> [TAREFA ESCRITA A]:
Responda com base no texto do documento abaixo:
(i) Segundo a teologia da Igreja Católica citada no início, quem pode julgar o Papa?
(ii) Com que história Emanoel Truta compara a compra em seu comentário?
(iii) Quantos comentários o texto informa haver?

> [TEXTO DO DOCUMENTO]:
================================

Na teologia da Igreja Católica, só outro Papa pode julgar o Papa. Ou não se considera Francisco como Papa, daí abre-se outras possibilidades. Pignatone teria que seguir essa doutrina católica de não ser possível julgar um papa a não ser sendo outro papa?

Sempre que se fala desse julgamento, se lembra que a Corte de Justiça do Vaticano envolve as idiossincrasias da justiça italiana  acrescidas das idiossincrasias do Vaticano, país que possui um líder absoluto, que pode tudo, o Papa.



4 comentários:

Emanoel Truta disse...

Salve Maria!

Caro Pedro,

Essa compra parece muito com a história de Pasadena, adquirida pela Petrobrás.

Viva Cristo Rei!

Viva a Imaculada Conceição!

Emanoel

Isac disse...

QUE BALAIO DE GATO, HEM?
PRIMA SEDES A NEMINE JUDICATUR, isso é o que veremos, se o juiz indicado pelo papa julgará e o indiciará! Será que terá coragem, logo indicado por ele?
Isso me recorda o atual esquerdista UOL mostrando muita vantagem do cangaceiro Lulampião sobre Bolsonaro, pesquisa encomendada por aquele ou alguns de seus capachos e, logicamente, e$tará na frente!
Um ou mais de o oantagonista foi a N York celebrar a vitória da comunista presidente Hillary Clinton com quase 90% de preferência! E acertaram...

================================

Linhas extraídas de um conjunto de dados:
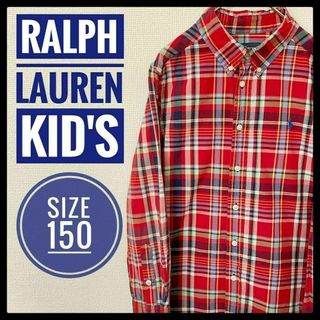 ラルフローレン(Ralph Lauren)の【キッズ】RALPH LAUREN 長袖シャツ 150相当 チェック BDシャツ(その他)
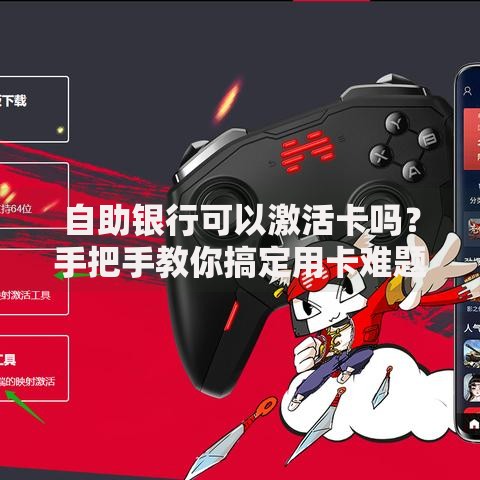 自助银行可以激活卡吗？手把手教你搞定用卡难题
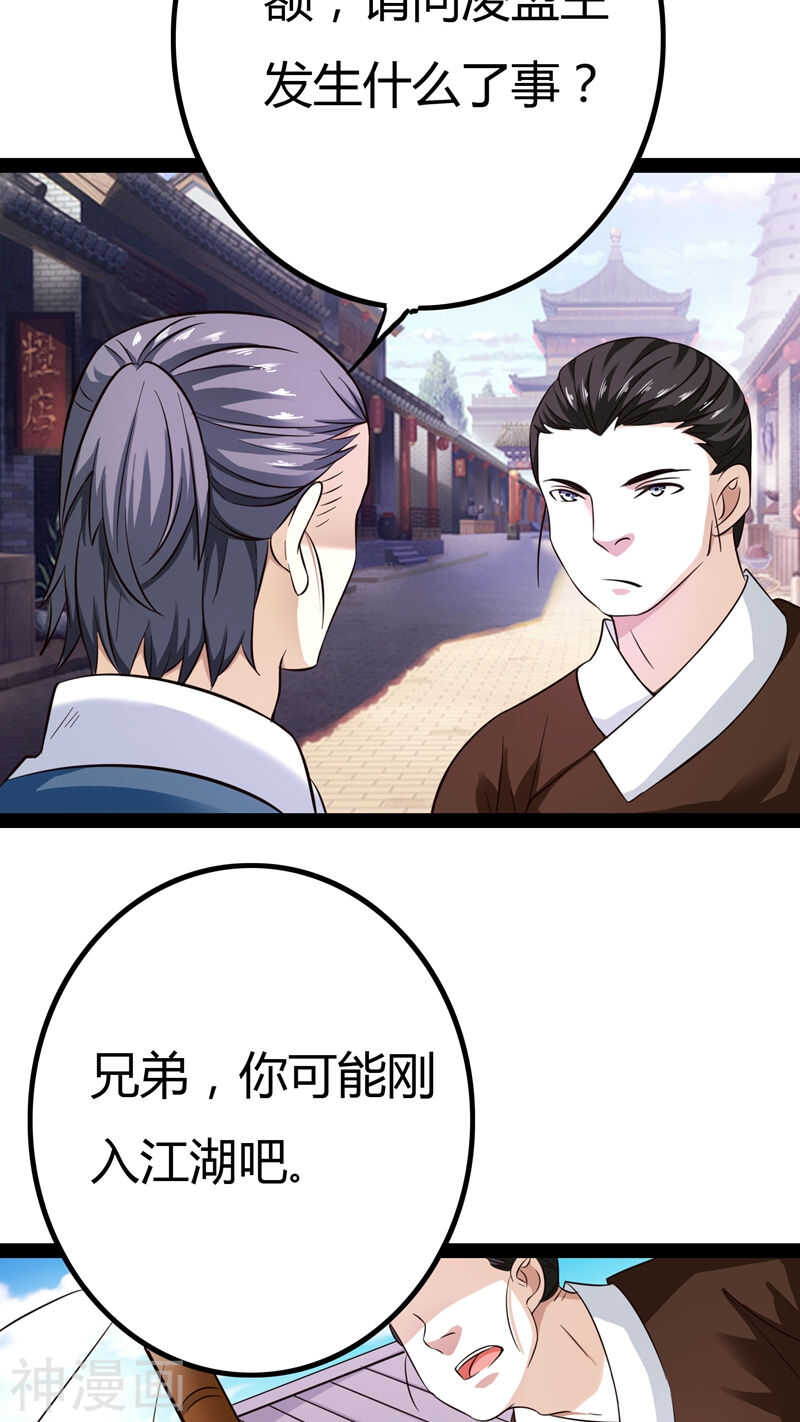 第17话(46P)-朕的皇后是武林盟主-二次元动漫（第39张）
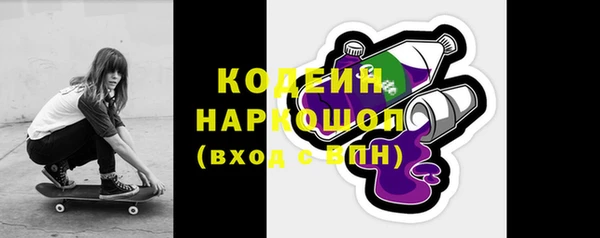 марихуана Магас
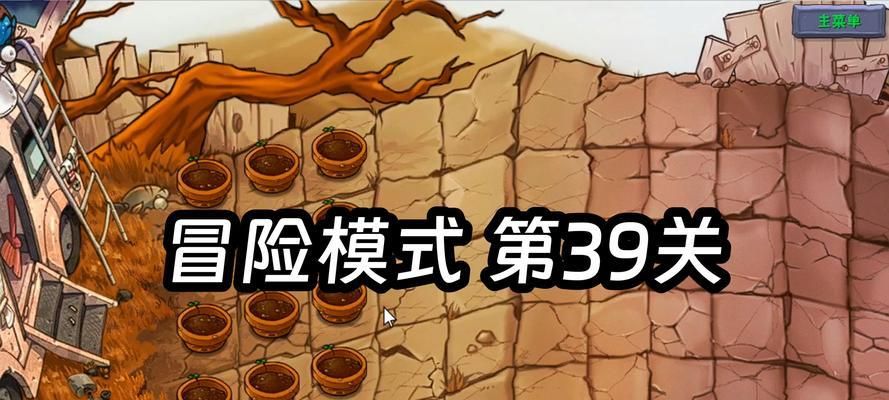 史上最坑爹游戏攻略9揭秘：迷宫、隐藏关卡及难题破解法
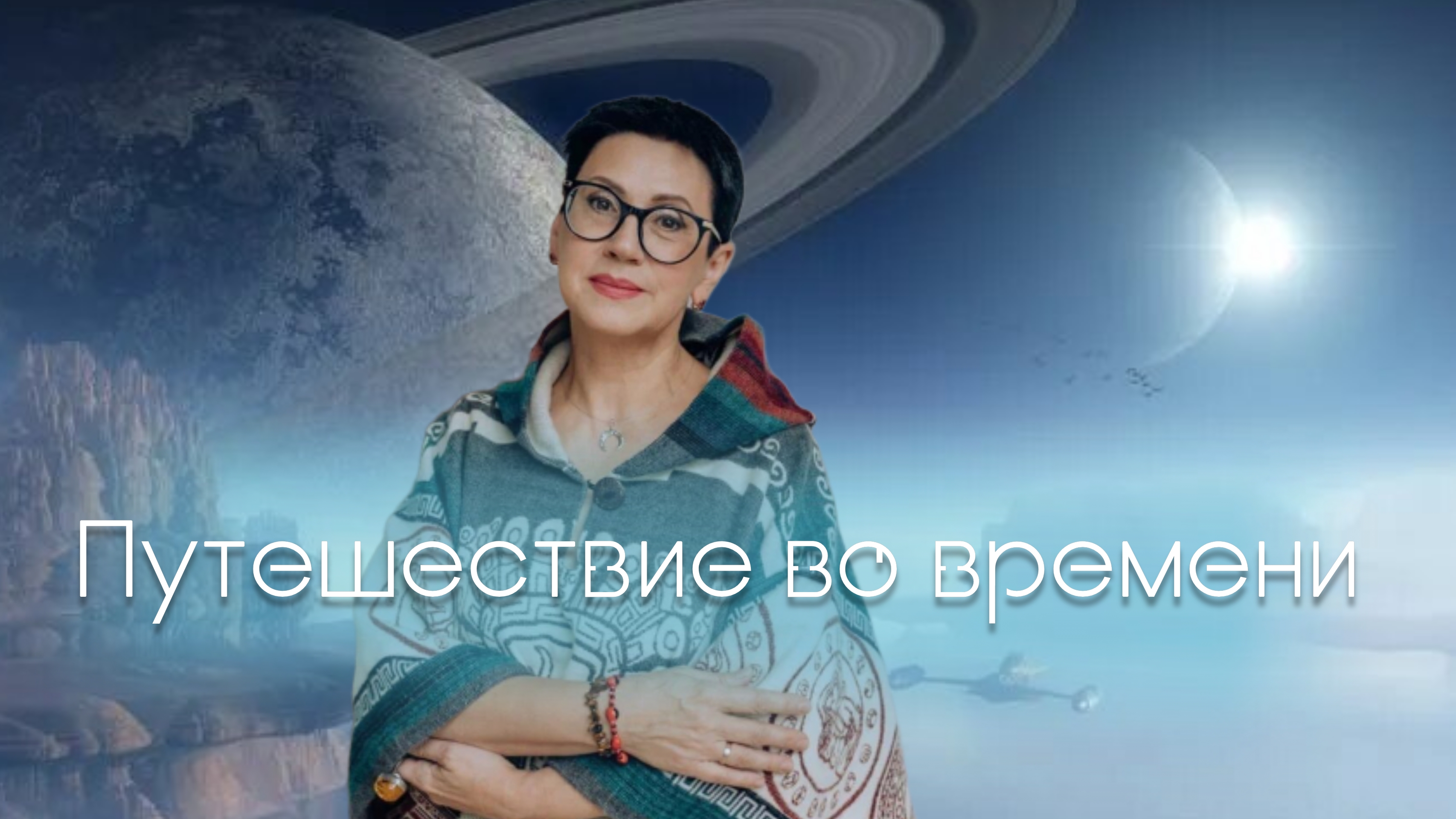 Путешествие в пространстве и времени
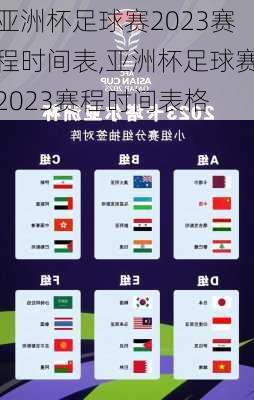 亚洲杯足球赛2023赛程时间表,亚洲杯足球赛2023赛程时间表格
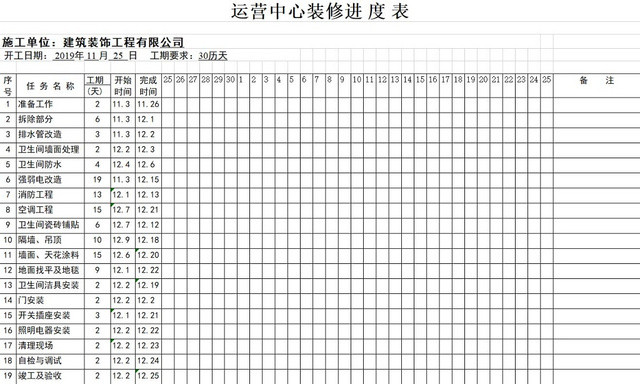 简约运营中心装修施工进度表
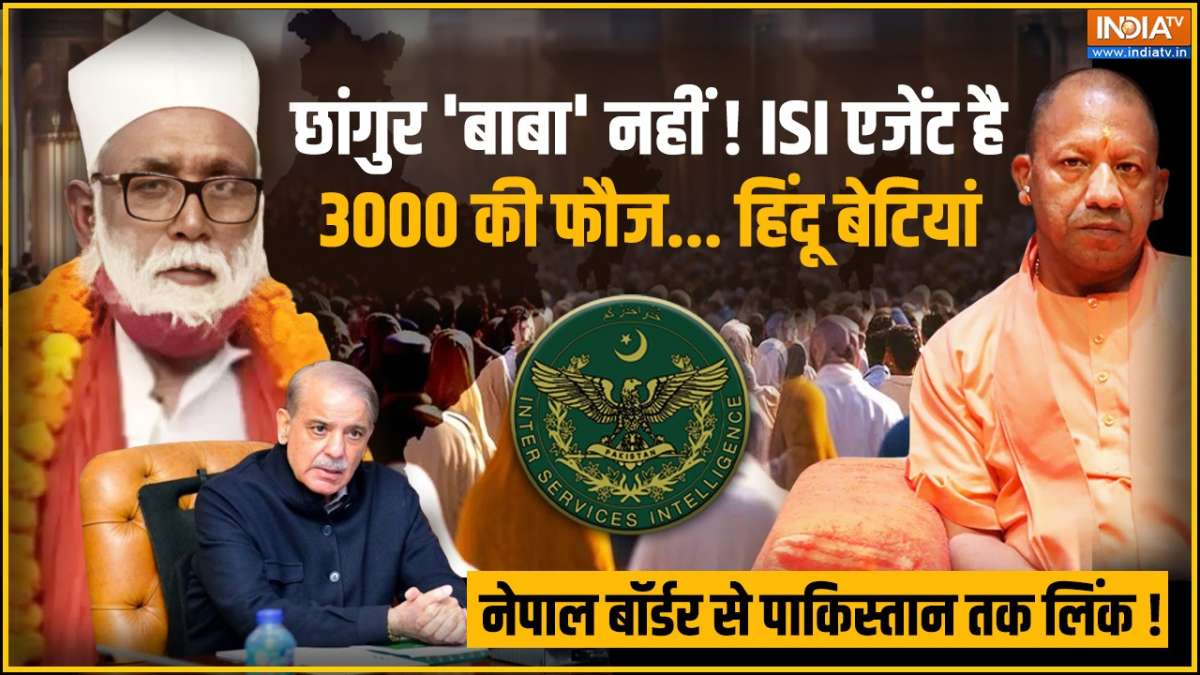 Changur Baba Pakistan Connection: नेपाल बॉर्डर से ISI तक लिंक ! गजवा-ए ...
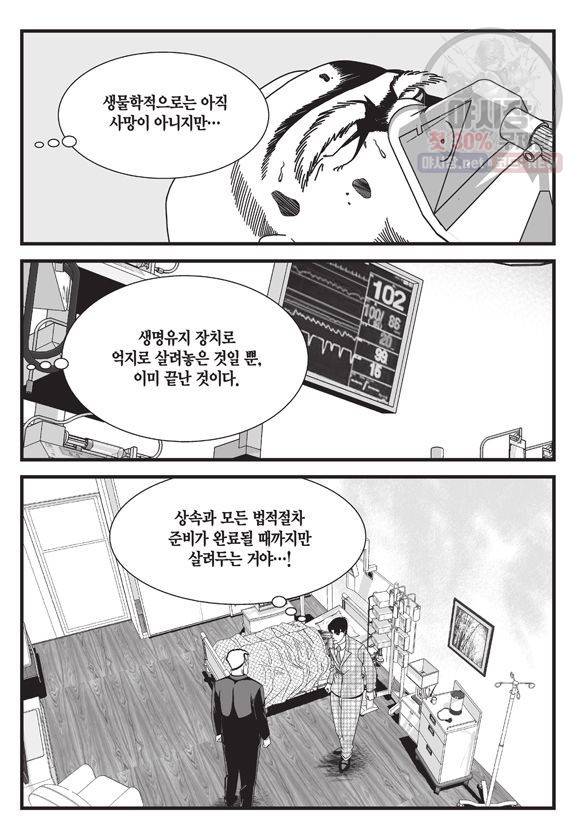 도시정벌 11부 92화 10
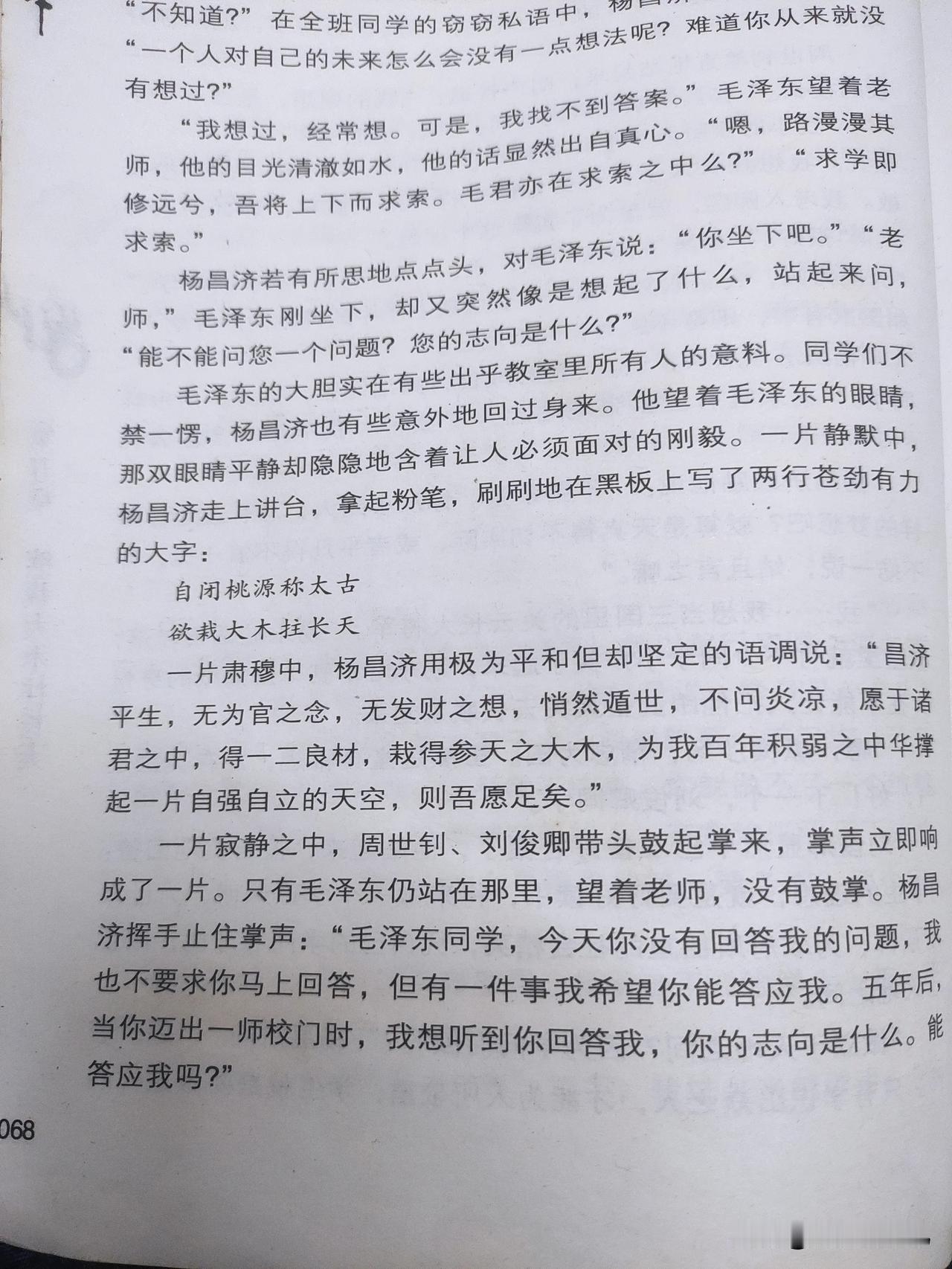 自闭桃源称太古，
欲栽大木拄长天。
这是《恰同学少年》一书中杨昌济先生在湖南一师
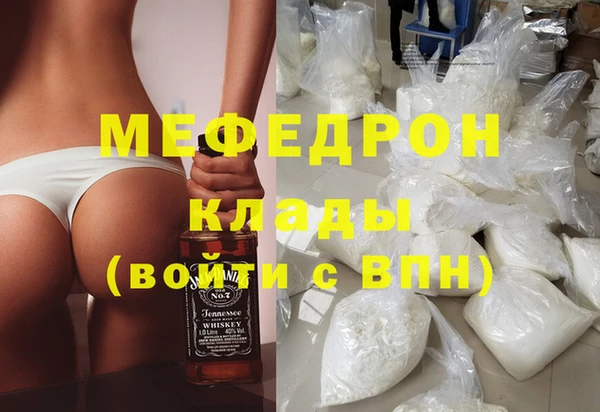 кокаин перу Корсаков
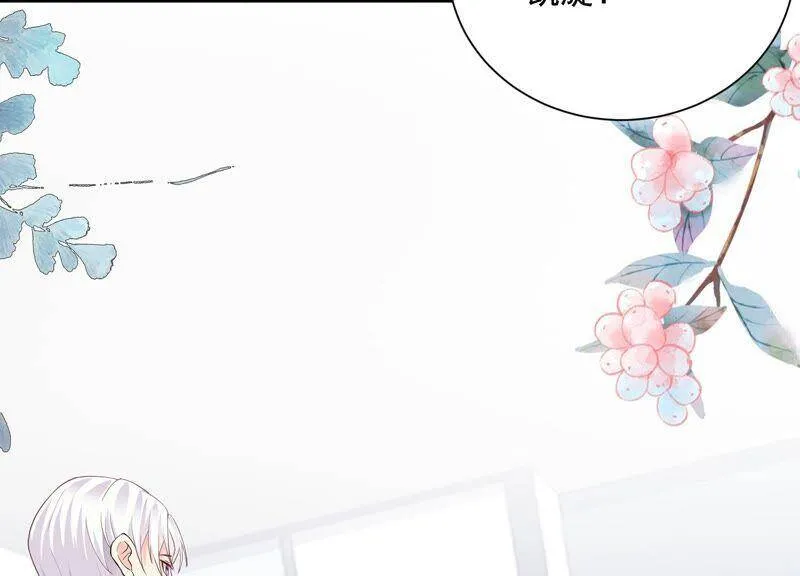 第89话 和大人一起睡觉_! 第11页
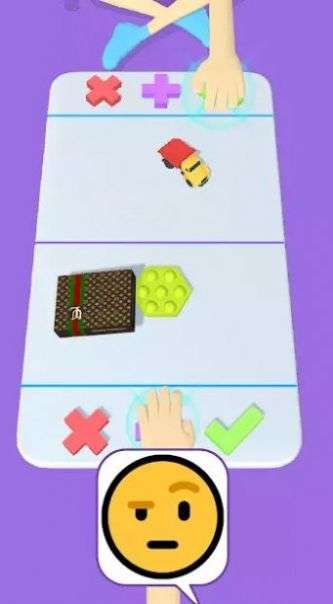 烦躁的交易2图1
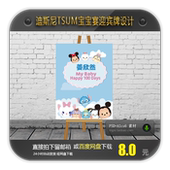 卡通迪士尼TSUM宝宝宴生日迎宾牌水牌立牌指示牌背景图案设计素材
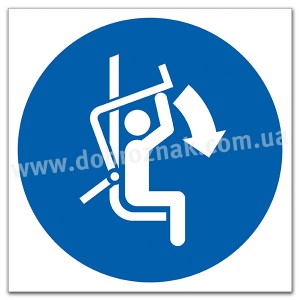 M033 Закрити штангу безпеки крісельного підіймальника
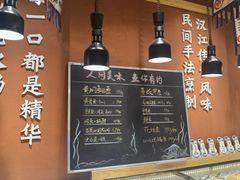 -饭橘汉江码头·乡野土菜馆(静安路店)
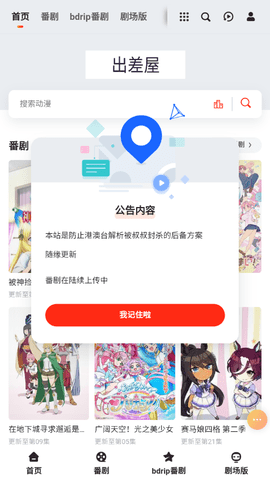 出差动漫截图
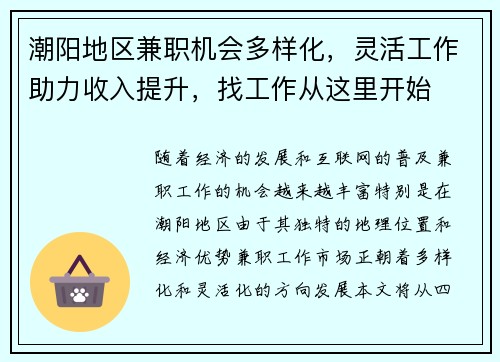 潮阳地区兼职机会多样化，灵活工作助力收入提升，找工作从这里开始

================================

> [TAREFA ESCRITA B]:
Substitua "亚洲杯足球赛" por "世界杯足球赛" nas linhas do conjunto de dados que vão do início até a linha que contém "简约运营中心装修施工进度表", inclusive. Reproduza só essas linhas, sem as imagens e com todo o resto inalterado.

> [RESPOSTA A]:
(i) Só outro Papa.
(ii) Com a história de Pasadena, adquirida pela Petrobrás.
(iii) Quatro comentários.

> [RESPOSTA B]:
 ラルフローレン(Ralph Lauren)の【キッズ】RALPH LAUREN 長袖シャツ 150相当 チェック BDシャツ(その他)
 自助银行可以激活卡吗？手把手教你搞定用卡难题
 第17话(46P)-朕的皇后是武林盟主-二次元动漫（第39张）
 марихуана Магас
 史上最坑爹游戏攻略9揭秘：迷宫、隐藏关卡及难题破解法
 Путешествие в пространстве и времени
 世界杯足球赛2023赛程时间表,世界杯足球赛2023赛程时间表格
 简约运营中心装修施工进度表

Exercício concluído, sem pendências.